Second, let’s be specific about what “support for the Iranian dissidents” (which is increasingly coterminous with “the Iranian people”) means. Krauthammer is certainly right to say “to fail to do everything in our power to support this popular revolt is unforgivable,” and Haass echoes him: “The United States, European governments, and others should shift their Iran policy toward increasing the prospects for political change. Leaders should speak out for the Iranian people and their rights.” But let’s spell it out a bit more.

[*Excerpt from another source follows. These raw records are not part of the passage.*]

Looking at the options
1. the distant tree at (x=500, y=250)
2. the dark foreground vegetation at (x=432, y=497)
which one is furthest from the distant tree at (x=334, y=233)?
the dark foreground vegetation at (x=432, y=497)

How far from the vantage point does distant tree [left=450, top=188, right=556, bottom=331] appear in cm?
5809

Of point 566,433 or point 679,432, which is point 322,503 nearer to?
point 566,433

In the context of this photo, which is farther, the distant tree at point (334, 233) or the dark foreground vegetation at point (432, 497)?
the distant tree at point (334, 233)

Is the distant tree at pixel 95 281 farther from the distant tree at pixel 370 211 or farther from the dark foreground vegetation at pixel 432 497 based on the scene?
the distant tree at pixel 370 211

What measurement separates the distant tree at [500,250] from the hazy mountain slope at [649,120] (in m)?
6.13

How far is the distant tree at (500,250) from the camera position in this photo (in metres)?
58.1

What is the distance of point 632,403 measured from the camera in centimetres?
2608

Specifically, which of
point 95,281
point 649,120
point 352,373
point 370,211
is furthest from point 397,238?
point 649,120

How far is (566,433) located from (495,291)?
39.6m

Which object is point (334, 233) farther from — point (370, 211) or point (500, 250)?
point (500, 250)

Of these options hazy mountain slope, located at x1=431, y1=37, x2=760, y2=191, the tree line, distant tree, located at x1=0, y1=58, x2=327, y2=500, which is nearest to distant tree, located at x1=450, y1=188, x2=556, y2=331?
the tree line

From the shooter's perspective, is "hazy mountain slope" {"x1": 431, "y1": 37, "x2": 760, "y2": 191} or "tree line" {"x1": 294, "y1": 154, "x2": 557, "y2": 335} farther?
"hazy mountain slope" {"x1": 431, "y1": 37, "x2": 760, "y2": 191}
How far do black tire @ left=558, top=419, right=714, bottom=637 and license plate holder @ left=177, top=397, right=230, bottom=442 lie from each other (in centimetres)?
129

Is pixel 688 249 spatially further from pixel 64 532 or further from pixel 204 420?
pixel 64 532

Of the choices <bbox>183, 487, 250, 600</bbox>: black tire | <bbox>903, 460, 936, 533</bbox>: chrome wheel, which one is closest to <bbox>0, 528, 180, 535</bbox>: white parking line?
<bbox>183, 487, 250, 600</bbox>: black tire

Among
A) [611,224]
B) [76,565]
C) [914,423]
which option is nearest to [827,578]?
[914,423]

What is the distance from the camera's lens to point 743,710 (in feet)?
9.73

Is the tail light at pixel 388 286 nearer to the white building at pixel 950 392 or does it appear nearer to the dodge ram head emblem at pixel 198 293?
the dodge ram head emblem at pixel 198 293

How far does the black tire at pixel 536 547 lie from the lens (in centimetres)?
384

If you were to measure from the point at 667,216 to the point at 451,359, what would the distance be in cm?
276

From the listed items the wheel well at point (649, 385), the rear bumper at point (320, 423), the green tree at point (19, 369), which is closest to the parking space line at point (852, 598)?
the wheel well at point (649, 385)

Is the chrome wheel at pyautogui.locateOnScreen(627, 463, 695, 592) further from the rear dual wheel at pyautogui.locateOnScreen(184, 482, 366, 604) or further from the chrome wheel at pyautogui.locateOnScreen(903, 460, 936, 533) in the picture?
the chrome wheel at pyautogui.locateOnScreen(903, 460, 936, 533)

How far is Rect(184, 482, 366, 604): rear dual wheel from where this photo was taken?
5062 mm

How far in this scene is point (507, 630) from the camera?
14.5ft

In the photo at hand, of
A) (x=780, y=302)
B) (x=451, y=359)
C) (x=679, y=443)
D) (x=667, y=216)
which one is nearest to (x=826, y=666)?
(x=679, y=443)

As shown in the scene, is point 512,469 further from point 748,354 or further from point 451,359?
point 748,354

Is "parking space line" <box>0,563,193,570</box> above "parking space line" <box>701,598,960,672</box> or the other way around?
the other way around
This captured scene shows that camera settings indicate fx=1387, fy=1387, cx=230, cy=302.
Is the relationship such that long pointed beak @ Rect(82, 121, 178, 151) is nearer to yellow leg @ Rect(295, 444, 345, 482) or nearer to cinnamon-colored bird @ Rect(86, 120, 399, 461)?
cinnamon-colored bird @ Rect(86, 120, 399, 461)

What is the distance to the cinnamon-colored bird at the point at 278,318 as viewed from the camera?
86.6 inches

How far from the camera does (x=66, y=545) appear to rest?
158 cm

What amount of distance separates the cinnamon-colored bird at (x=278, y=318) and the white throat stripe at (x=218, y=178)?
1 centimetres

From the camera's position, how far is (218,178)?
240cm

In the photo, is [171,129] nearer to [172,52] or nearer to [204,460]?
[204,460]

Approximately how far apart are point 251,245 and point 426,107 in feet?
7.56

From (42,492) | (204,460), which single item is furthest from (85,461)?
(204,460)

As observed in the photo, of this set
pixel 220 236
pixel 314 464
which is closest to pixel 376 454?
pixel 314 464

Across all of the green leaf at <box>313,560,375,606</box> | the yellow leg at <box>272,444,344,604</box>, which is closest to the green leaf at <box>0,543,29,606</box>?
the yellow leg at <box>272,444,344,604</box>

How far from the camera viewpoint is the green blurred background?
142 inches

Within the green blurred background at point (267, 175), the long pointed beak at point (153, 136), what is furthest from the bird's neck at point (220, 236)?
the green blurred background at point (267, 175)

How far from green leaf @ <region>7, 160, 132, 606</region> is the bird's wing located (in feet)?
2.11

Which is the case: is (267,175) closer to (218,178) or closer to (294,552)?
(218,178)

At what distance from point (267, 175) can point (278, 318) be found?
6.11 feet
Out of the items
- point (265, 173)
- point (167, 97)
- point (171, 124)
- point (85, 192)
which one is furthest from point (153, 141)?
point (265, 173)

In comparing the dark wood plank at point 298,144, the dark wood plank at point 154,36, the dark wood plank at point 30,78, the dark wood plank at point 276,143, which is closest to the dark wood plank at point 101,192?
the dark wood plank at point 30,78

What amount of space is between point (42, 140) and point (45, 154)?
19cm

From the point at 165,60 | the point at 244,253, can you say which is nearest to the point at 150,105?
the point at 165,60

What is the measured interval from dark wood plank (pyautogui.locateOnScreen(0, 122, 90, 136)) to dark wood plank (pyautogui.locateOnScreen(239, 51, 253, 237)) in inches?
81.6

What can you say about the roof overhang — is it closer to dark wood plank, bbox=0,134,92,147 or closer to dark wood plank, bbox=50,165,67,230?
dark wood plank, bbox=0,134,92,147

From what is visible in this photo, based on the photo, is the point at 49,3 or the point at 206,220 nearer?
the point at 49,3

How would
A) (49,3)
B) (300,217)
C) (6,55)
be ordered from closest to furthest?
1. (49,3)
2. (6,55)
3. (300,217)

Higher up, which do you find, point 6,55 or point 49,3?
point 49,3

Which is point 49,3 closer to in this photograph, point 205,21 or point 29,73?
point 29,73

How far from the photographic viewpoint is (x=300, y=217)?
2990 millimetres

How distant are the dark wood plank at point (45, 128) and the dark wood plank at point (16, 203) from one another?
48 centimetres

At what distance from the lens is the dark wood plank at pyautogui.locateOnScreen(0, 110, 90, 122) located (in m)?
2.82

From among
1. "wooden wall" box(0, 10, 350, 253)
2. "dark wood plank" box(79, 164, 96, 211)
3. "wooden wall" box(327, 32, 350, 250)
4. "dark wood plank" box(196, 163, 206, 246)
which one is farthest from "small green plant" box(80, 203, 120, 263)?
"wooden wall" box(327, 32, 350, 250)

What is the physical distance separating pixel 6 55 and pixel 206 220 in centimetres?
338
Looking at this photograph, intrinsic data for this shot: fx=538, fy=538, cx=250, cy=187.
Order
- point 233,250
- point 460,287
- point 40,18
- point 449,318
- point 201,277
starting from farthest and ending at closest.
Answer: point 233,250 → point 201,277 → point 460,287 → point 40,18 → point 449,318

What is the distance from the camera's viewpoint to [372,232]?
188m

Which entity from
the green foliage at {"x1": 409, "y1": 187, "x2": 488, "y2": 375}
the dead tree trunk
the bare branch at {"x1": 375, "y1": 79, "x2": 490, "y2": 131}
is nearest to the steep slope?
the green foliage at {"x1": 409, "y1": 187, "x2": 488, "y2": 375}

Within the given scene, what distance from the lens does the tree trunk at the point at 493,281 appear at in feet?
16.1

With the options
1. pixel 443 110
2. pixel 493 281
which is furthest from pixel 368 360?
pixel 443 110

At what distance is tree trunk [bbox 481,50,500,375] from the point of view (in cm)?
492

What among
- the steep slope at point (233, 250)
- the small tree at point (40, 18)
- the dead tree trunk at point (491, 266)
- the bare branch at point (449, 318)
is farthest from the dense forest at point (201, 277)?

Kagan hits some of the main points: “With tougher sanctions, public support from Obama and other Western leaders, and programs to provide information and better communications to reformers, the possibility for change in Iran may never be better.” More concretely, we should help the dissidents get good communications hardware, and our leaders should demand the release of political prisoners, equal rights for women, an end to torture and rape in the prisons, and greater freedom of speech, assembly and press. As Takeyh says, “The Obama administration should take a cue from Ronald Reagan and persistently challenge the legitimacy of the theocratic state and highlight its human rights abuses.”
Haass has several good ideas:
Congressmen and senior administration figures should avoid meeting with the regime. Any and all help for Iran’s opposition should be nonviolent. Iran’s opposition should be supported by Western governments, not led…outsiders should refrain from articulating specific political objectives other than support for democracy and an end to violence and unlawful detention.
Notice the comment on Senator Kerry’s proposed jaunt to Tehran. A bad idea. And he’s right to emphasize that the nature and composition of a free Iranian government is up to the Iranians. They are fighting and dying for it, while we are only supporting them as best we can. So to speak. Thus far, it’s only words, but maybe, with all the added intellectual firepower, it might get real.